■ Directions for this task
Print the data once more, exactly as given. Drop the pictures.

---- Given information

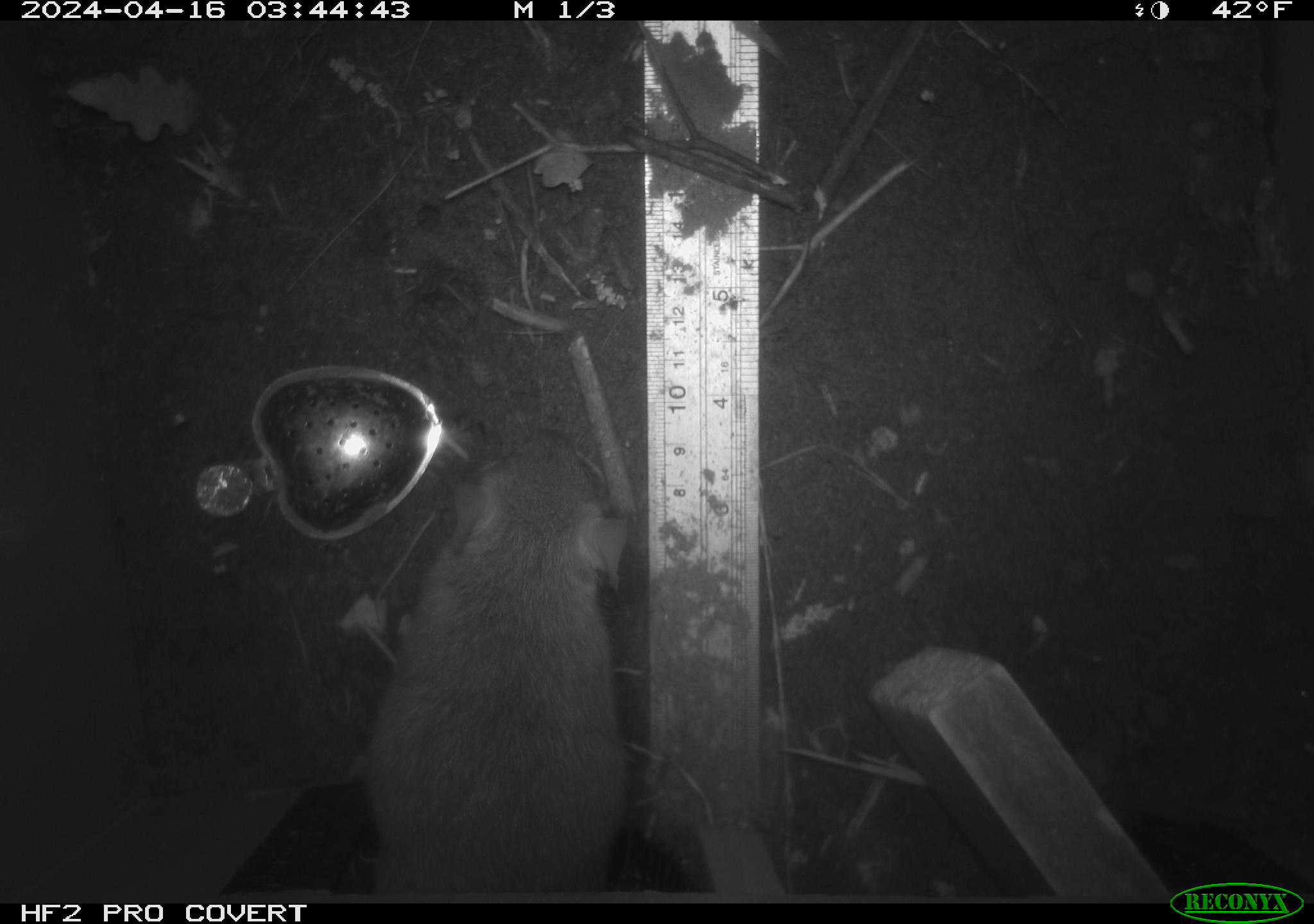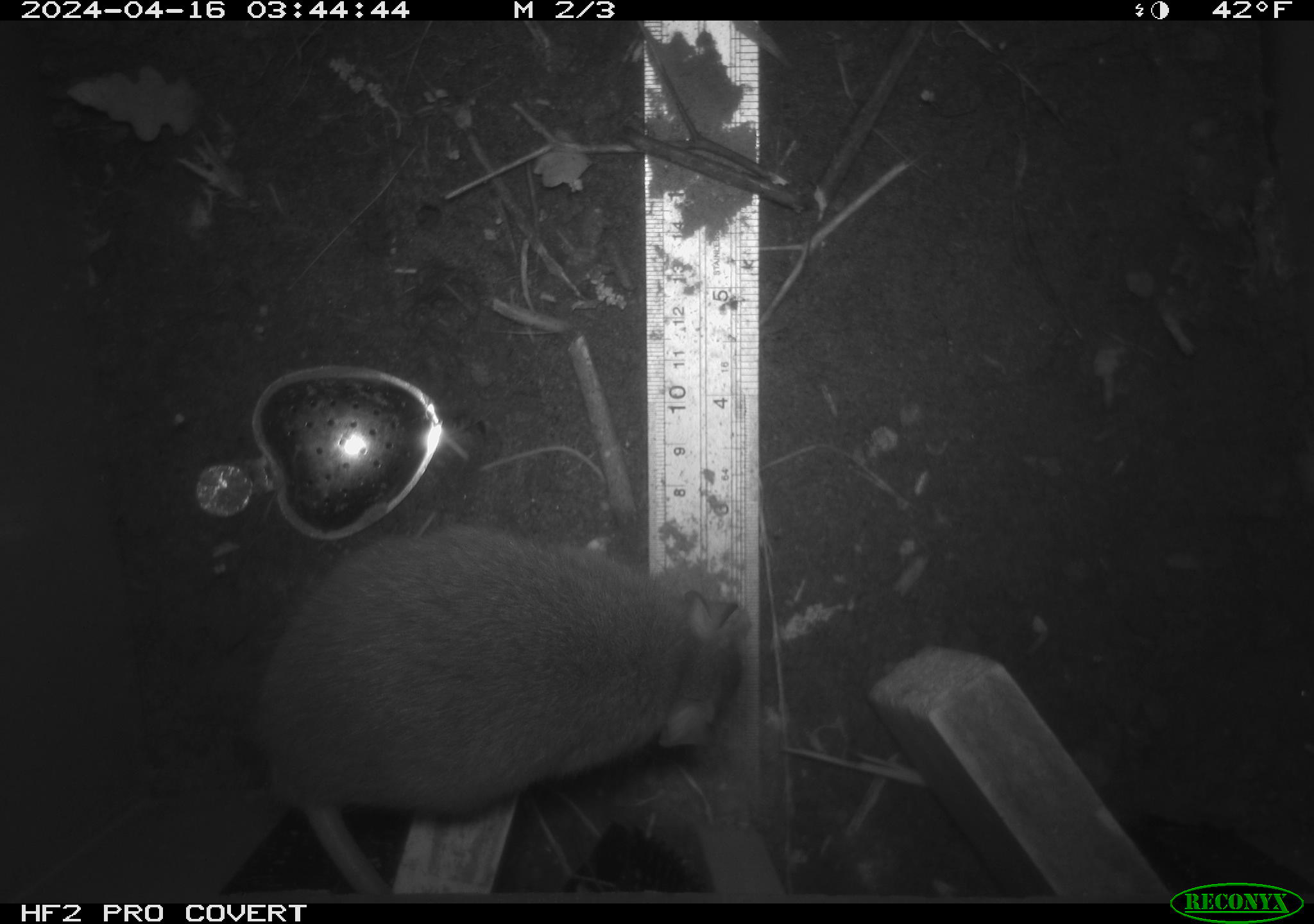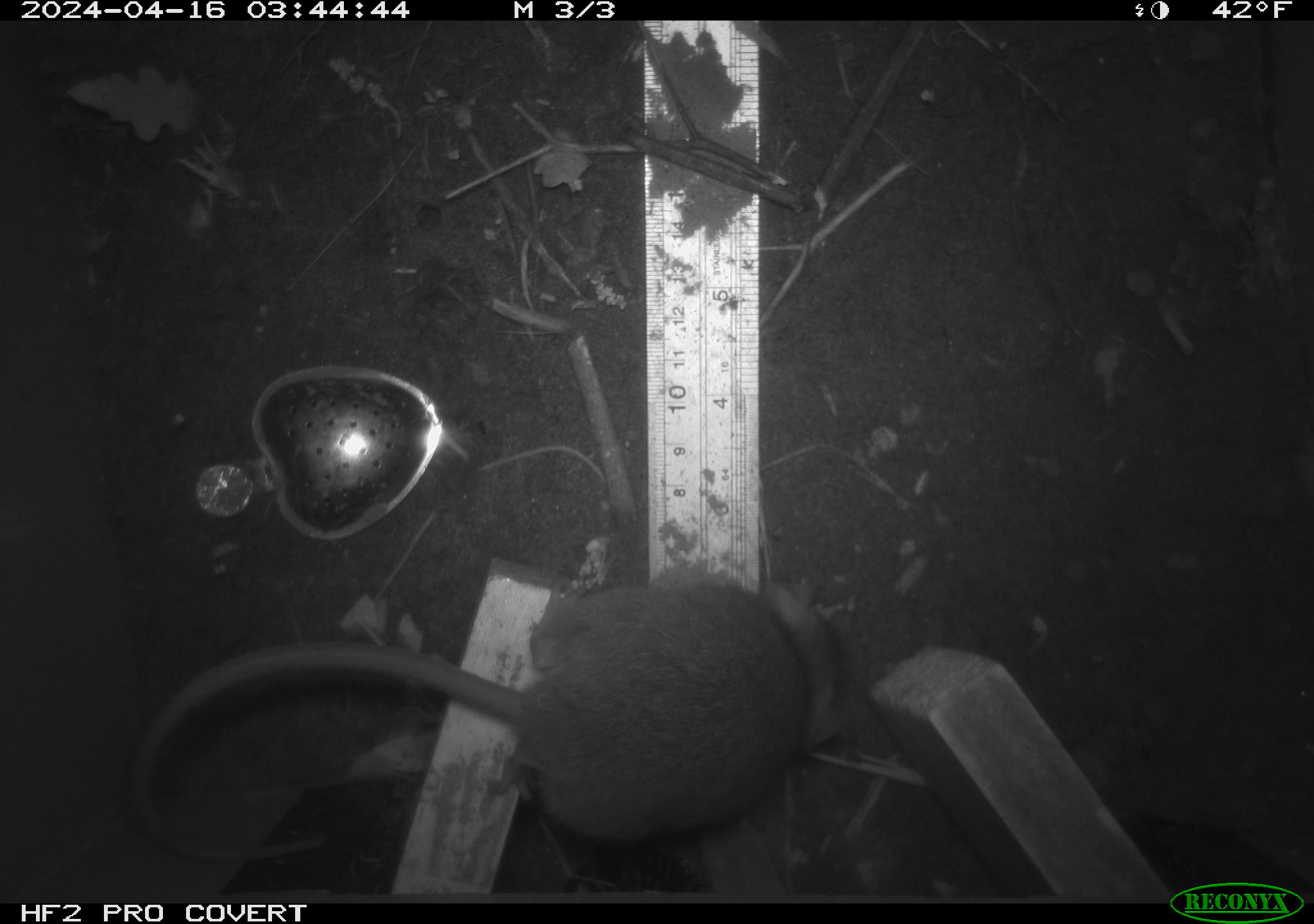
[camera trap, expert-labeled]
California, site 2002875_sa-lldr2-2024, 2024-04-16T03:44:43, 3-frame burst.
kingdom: Animalia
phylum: Chordata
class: Mammalia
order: Rodentia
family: Muridae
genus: Rattus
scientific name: Rattus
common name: rat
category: rattus species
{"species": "rattus species (rat) (Rattus)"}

--------

■ Output for this task
[camera trap, expert-labeled]
California, site 2002875_sa-lldr2-2024, 2024-04-16T03:44:43, 3-frame burst.
kingdom: Animalia
phylum: Chordata
class: Mammalia
order: Rodentia
family: Muridae
genus: Rattus
scientific name: Rattus
common name: rat
category: rattus species
{"species": "rattus species (rat) (Rattus)"}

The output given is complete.